Heart disease is the number one killer of men and women in the United States. Each year, more than a million Americans have a heart attack, and nearly half of them die from heart disease. A major risk factor that contributes to heart disease is elevated cholesterol. Cholesterol is a sticky fat-like substance in our blood that can build up on the walls of arteries. Too much build up of cholesterol deposits can lead to hardening and narrowing of the arteries which leads to restricted blood flow. If oxygen-rich blood cannot reach the heart due to a blockage, the result can be a heart attack.
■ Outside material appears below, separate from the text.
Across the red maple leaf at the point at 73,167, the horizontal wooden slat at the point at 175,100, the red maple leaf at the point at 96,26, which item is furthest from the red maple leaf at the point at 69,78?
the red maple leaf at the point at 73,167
High cholesterol has no noticeable symptoms so many people are unaware that their levels are too high. It's important to know your numbers! Finding out your cholesterol levels is the first step in reducing your chance developing heart disease, stroke and even sudden death. Check with your healthcare provider on getting a simple blood test to show you the breakdown of your cholesterol levels – including your total cholesterol, LDL, HDL, Triglyerides, and cholesterol/HDL ratio.
The U.S. Department of Health and Human Services recommends that individuals 20 years and older have their cholesterol levels measured every 5 years. This frequency increases with any history of abnormal levels or with a family history of heart disease or stroke.
Here are the cholesterol value ranges as determined by the National Institutes of Health.
Less than 200 mg/dL—desirable
200-239 mg/dL—borderline high
240 mg/dL and above—high
LDL Cholesterol (Bad cholesterol, and the main source of build-up and blockage in blood vessels)
Less than 100mg/dL—optimal
100-129 mg/dL—near optimal
130-159 mg/dL—borderline high
190 mg/dL and above—very high
HDL Cholesterol (Good cholesterol that can help protect against heart disease)
40 mg/dL and above—desirable for males
50 mg/dL and above—desirable for females
Triglyerides (another fatty substance in your blood that increases your risk of heart disease)
500 and above—very high
Treating high cholesterol is extremely important in preventing heart disease. The focus is on risk factor reduction. TLC, or Therapeutic Lifestyle Change, is the first step to keep your cholesterol levels in check. A cholesterol-lowering diet, regular exercise, and weight management is critical for anyone with abnormal levels or a family history of heart disease.